Top of THE DATA
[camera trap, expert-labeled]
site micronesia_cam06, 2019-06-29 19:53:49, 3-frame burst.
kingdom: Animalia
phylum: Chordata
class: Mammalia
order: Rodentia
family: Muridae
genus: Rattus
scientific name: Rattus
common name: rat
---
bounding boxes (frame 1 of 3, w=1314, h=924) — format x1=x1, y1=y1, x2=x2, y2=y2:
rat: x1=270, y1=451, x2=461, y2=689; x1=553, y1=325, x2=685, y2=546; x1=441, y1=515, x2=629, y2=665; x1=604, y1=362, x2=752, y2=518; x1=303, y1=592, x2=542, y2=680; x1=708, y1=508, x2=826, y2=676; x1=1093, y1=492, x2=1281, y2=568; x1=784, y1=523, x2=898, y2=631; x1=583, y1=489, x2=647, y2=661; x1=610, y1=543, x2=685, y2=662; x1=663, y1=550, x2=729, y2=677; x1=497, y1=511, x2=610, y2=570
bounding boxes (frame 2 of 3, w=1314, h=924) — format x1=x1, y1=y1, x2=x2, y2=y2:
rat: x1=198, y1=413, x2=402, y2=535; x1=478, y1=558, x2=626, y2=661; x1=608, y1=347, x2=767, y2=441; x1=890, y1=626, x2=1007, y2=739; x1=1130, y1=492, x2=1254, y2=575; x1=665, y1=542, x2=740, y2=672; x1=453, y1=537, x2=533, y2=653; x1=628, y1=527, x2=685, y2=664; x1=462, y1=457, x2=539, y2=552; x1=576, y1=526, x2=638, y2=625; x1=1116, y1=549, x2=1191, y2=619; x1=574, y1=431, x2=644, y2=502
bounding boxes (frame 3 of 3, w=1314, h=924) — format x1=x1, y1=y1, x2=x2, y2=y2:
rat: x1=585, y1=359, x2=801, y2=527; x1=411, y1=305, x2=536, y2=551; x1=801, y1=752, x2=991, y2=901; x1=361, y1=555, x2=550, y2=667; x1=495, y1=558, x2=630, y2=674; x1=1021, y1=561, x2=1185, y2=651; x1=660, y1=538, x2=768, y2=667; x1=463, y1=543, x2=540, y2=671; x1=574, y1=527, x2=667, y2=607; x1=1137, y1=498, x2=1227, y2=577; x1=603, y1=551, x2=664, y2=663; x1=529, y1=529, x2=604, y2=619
Bottom of THE DATA
- **EXERCISE OBJECTIVE**: Make an exact copy of every line in the data.

- **REPLY**:
[camera trap, expert-labeled]
site micronesia_cam06, 2019-06-29 19:53:49, 3-frame burst.
kingdom: Animalia
phylum: Chordata
class: Mammalia
order: Rodentia
family: Muridae
genus: Rattus
scientific name: Rattus
common name: rat
---
bounding boxes (frame 1 of 3, w=1314, h=924) — format x1=x1, y1=y1, x2=x2, y2=y2:
rat: x1=270, y1=451, x2=461, y2=689; x1=553, y1=325, x2=685, y2=546; x1=441, y1=515, x2=629, y2=665; x1=604, y1=362, x2=752, y2=518; x1=303, y1=592, x2=542, y2=680; x1=708, y1=508, x2=826, y2=676; x1=1093, y1=492, x2=1281, y2=568; x1=784, y1=523, x2=898, y2=631; x1=583, y1=489, x2=647, y2=661; x1=610, y1=543, x2=685, y2=662; x1=663, y1=550, x2=729, y2=677; x1=497, y1=511, x2=610, y2=570
bounding boxes (frame 2 of 3, w=1314, h=924) — format x1=x1, y1=y1, x2=x2, y2=y2:
rat: x1=198, y1=413, x2=402, y2=535; x1=478, y1=558, x2=626, y2=661; x1=608, y1=347, x2=767, y2=441; x1=890, y1=626, x2=1007, y2=739; x1=1130, y1=492, x2=1254, y2=575; x1=665, y1=542, x2=740, y2=672; x1=453, y1=537, x2=533, y2=653; x1=628, y1=527, x2=685, y2=664; x1=462, y1=457, x2=539, y2=552; x1=576, y1=526, x2=638, y2=625; x1=1116, y1=549, x2=1191, y2=619; x1=574, y1=431, x2=644, y2=502
bounding boxes (frame 3 of 3, w=1314, h=924) — format x1=x1, y1=y1, x2=x2, y2=y2:
rat: x1=585, y1=359, x2=801, y2=527; x1=411, y1=305, x2=536, y2=551; x1=801, y1=752, x2=991, y2=901; x1=361, y1=555, x2=550, y2=667; x1=495, y1=558, x2=630, y2=674; x1=1021, y1=561, x2=1185, y2=651; x1=660, y1=538, x2=768, y2=667; x1=463, y1=543, x2=540, y2=671; x1=574, y1=527, x2=667, y2=607; x1=1137, y1=498, x2=1227, y2=577; x1=603, y1=551, x2=664, y2=663; x1=529, y1=529, x2=604, y2=619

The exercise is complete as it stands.